From c25631ec7b4c8d5ff4f23b9bf0b13954c81632e0 Mon Sep 17 00:00:00 2001
From: wangxiyuan <wangxiyuan1007@gmail.com>
Date: Thu, 13 Mar 2025 17:57:06 +0800
Subject: [PATCH] [Doc] Add the release note for 0.7.3rc1 (#285)

Add the release note for 0.7.3rc1

Signed-off-by: wangxiyuan <wangxiyuan1007@gmail.com>
---
 .../developer_guide/versioning_policy.md      | 20 +++++-----
 docs/source/faqs.md                           |  1 +
 docs/source/tutorials/multi_node.md           |  6 ++-
 docs/source/tutorials/single_npu.md           |  2 +-
 .../source/tutorials/single_npu_multimodal.md |  2 +-
 docs/source/user_guide/release_notes.md       | 30 ++++++++++++++-
 docs/source/user_guide/supported_models.md    | 26 +++++++------
 docs/source/user_guide/suppoted_features.md   | 38 +++++++++----------
 8 files changed, 81 insertions(+), 44 deletions(-)

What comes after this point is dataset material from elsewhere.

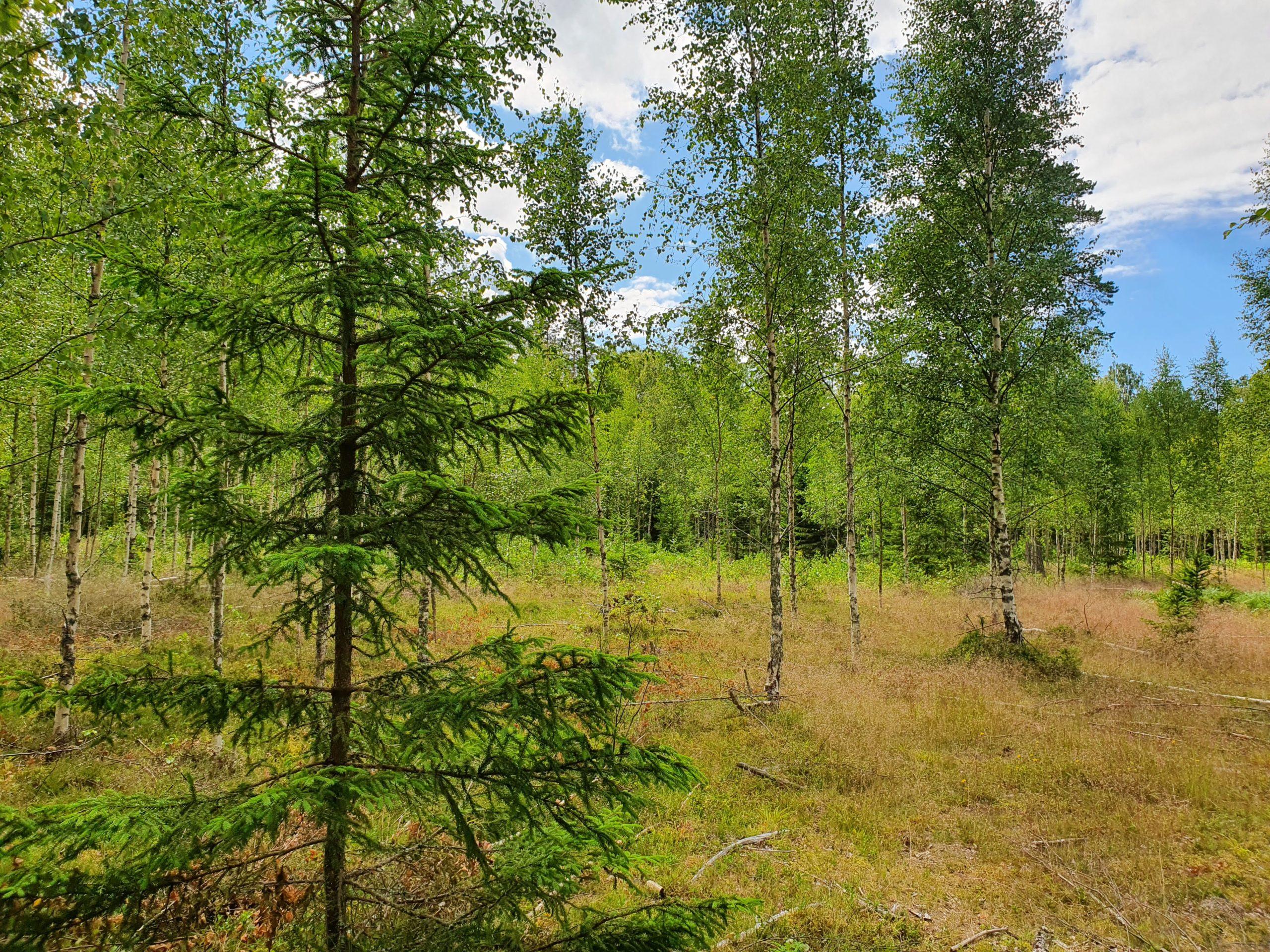 Möödunud aastal istutati Eesti metsadesse ligi 39 miljonit puud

diff --git a/docs/source/developer_guide/versioning_policy.md b/docs/source/developer_guide/versioning_policy.md
index 3ba5908..2e09801 100644
--- a/docs/source/developer_guide/versioning_policy.md
+++ b/docs/source/developer_guide/versioning_policy.md
@@ -5,7 +5,7 @@ Starting with vLLM 0.7.x, the vLLM Ascend Plugin ([vllm-project/vllm-ascend](htt
 ## vLLM Ascend Plugin versions
 
 Each vllm-ascend release will be versioned: `v[major].[minor].[micro][rcN][.postN]` (such as
-`v0.7.1rc1`, `v0.7.1`, `v0.7.1.post1`)
+`v0.7.3rc1`, `v0.7.3`, `v0.7.3.post1`)
 
 - **Final releases**: will typically be released every **3 months**, will take the vLLM upstream release plan and Ascend software product release plan into comprehensive consideration.

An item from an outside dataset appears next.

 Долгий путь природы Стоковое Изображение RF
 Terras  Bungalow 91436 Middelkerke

 - **Pre releases**: will typically be released **on demand**, ending with rcN, represents the Nth release candidate version, to support early testing by our users prior to a final release.
@@ -13,15 +13,15 @@ Each vllm-ascend release will be versioned: `v[major].[minor].[micro][rcN][.post
 
 For example:
 - `v0.7.x`: it's the first final release to match the vLLM `v0.7.x` version.
-- `v0.7.1rc1`: will be the first pre version of vllm-ascend.
-- `v0.7.1.post1`: will be the post release if the `v0.7.1` release has some minor errors.
+- `v0.7.3rc1`: will be the first pre version of vllm-ascend.
+- `v0.7.3.post1`: will be the post release if the `v0.7.3` release has some minor errors.
 
 ## Branch policy
 
 vllm-ascend has main branch and dev branch.
 
 - **main**: main branch，corresponds to the vLLM main branch, and is continuously monitored for quality through Ascend CI.
-- **vX.Y.Z-dev**: development branch, created with part of new releases of vLLM. For example, `v0.7.1-dev` is the dev branch for vLLM `v0.7.1` version.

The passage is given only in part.